**DATA EXTRACT:**

--------------------------------

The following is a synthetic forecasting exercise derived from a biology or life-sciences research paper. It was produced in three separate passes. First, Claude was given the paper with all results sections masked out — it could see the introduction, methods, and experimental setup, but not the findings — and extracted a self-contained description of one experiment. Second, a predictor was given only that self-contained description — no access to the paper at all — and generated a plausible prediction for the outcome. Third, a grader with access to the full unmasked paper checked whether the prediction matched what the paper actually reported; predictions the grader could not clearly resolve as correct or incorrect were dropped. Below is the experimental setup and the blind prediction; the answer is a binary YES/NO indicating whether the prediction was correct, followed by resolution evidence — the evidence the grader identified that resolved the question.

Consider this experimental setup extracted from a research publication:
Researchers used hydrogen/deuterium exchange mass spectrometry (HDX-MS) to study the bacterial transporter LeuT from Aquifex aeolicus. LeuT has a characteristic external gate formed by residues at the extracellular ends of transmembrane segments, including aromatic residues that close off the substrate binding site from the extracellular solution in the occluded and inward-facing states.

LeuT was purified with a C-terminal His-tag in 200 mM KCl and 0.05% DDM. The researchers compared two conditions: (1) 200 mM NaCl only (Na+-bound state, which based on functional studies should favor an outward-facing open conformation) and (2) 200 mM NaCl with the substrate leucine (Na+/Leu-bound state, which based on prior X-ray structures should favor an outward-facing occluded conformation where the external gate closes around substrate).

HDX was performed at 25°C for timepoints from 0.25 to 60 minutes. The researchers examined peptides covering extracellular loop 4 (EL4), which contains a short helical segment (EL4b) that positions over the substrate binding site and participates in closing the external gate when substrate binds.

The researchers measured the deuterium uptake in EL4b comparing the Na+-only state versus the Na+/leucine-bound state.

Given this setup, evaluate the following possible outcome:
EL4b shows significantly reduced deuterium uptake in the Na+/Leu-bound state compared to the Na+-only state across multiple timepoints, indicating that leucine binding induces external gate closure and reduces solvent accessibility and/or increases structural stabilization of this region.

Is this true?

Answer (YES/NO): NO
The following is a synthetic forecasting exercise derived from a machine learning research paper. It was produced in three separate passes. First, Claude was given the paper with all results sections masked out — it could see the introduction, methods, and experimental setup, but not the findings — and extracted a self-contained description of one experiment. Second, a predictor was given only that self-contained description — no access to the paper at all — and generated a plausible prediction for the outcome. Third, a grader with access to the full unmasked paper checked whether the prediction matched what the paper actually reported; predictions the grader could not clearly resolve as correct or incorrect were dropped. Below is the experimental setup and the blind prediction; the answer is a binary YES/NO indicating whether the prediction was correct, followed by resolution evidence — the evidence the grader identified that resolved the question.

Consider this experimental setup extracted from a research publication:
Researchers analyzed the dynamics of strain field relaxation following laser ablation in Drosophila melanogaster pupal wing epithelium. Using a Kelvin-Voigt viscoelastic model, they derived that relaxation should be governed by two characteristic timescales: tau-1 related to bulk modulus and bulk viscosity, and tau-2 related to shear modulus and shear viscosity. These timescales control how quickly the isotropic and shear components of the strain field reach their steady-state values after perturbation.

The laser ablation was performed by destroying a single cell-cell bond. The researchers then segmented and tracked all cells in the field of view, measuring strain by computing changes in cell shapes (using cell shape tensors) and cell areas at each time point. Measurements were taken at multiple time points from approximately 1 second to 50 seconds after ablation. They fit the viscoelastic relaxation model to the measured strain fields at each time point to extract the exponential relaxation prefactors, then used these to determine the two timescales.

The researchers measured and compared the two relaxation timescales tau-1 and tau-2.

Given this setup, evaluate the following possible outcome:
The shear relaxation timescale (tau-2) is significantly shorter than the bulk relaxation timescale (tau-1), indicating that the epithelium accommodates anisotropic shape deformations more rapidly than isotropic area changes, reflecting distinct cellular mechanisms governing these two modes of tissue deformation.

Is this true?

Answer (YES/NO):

--------------------------------

**WHAT THE TASK ASKS:** Extract all of the data exactly as written.

**REPLY:**
The following is a synthetic forecasting exercise derived from a biology or life-sciences research paper. It was produced in three separate passes. First, Claude was given the paper with all results sections masked out — it could see the introduction, methods, and experimental setup, but not the findings — and extracted a self-contained description of one experiment. Second, a predictor was given only that self-contained description — no access to the paper at all — and generated a plausible prediction for the outcome. Third, a grader with access to the full unmasked paper checked whether the prediction matched what the paper actually reported; predictions the grader could not clearly resolve as correct or incorrect were dropped. Below is the experimental setup and the blind prediction; the answer is a binary YES/NO indicating whether the prediction was correct, followed by resolution evidence — the evidence the grader identified that resolved the question.

Consider this experimental setup extracted from a research publication:
Researchers used hydrogen/deuterium exchange mass spectrometry (HDX-MS) to study the bacterial transporter LeuT from Aquifex aeolicus. LeuT has a characteristic external gate formed by residues at the extracellular ends of transmembrane segments, including aromatic residues that close off the substrate binding site from the extracellular solution in the occluded and inward-facing states.

LeuT was purified with a C-terminal His-tag in 200 mM KCl and 0.05% DDM. The researchers compared two conditions: (1) 200 mM NaCl only (Na+-bound state, which based on functional studies should favor an outward-facing open conformation) and (2) 200 mM NaCl with the substrate leucine (Na+/Leu-bound state, which based on prior X-ray structures should favor an outward-facing occluded conformation where the external gate closes around substrate).

HDX was performed at 25°C for timepoints from 0.25 to 60 minutes. The researchers examined peptides covering extracellular loop 4 (EL4), which contains a short helical segment (EL4b) that positions over the substrate binding site and participates in closing the external gate when substrate binds.

The researchers measured the deuterium uptake in EL4b comparing the Na+-only state versus the Na+/leucine-bound state.

Given this setup, evaluate the following possible outcome:
EL4b shows significantly reduced deuterium uptake in the Na+/Leu-bound state compared to the Na+-only state across multiple timepoints, indicating that leucine binding induces external gate closure and reduces solvent accessibility and/or increases structural stabilization of this region.

Is this true?

Answer (YES/NO): NO
The following is a synthetic forecasting exercise derived from a machine learning research paper. It was produced in three separate passes. First, Claude was given the paper with all results sections masked out — it could see the introduction, methods, and experimental setup, but not the findings — and extracted a self-contained description of one experiment. Second, a predictor was given only that self-contained description — no access to the paper at all — and generated a plausible prediction for the outcome. Third, a grader with access to the full unmasked paper checked whether the prediction matched what the paper actually reported; predictions the grader could not clearly resolve as correct or incorrect were dropped. Below is the experimental setup and the blind prediction; the answer is a binary YES/NO indicating whether the prediction was correct, followed by resolution evidence — the evidence the grader identified that resolved the question.

Consider this experimental setup extracted from a research publication:
Researchers analyzed the dynamics of strain field relaxation following laser ablation in Drosophila melanogaster pupal wing epithelium. Using a Kelvin-Voigt viscoelastic model, they derived that relaxation should be governed by two characteristic timescales: tau-1 related to bulk modulus and bulk viscosity, and tau-2 related to shear modulus and shear viscosity. These timescales control how quickly the isotropic and shear components of the strain field reach their steady-state values after perturbation.

The laser ablation was performed by destroying a single cell-cell bond. The researchers then segmented and tracked all cells in the field of view, measuring strain by computing changes in cell shapes (using cell shape tensors) and cell areas at each time point. Measurements were taken at multiple time points from approximately 1 second to 50 seconds after ablation. They fit the viscoelastic relaxation model to the measured strain fields at each time point to extract the exponential relaxation prefactors, then used these to determine the two timescales.

The researchers measured and compared the two relaxation timescales tau-1 and tau-2.

Given this setup, evaluate the following possible outcome:
The shear relaxation timescale (tau-2) is significantly shorter than the bulk relaxation timescale (tau-1), indicating that the epithelium accommodates anisotropic shape deformations more rapidly than isotropic area changes, reflecting distinct cellular mechanisms governing these two modes of tissue deformation.

Is this true?

Answer (YES/NO):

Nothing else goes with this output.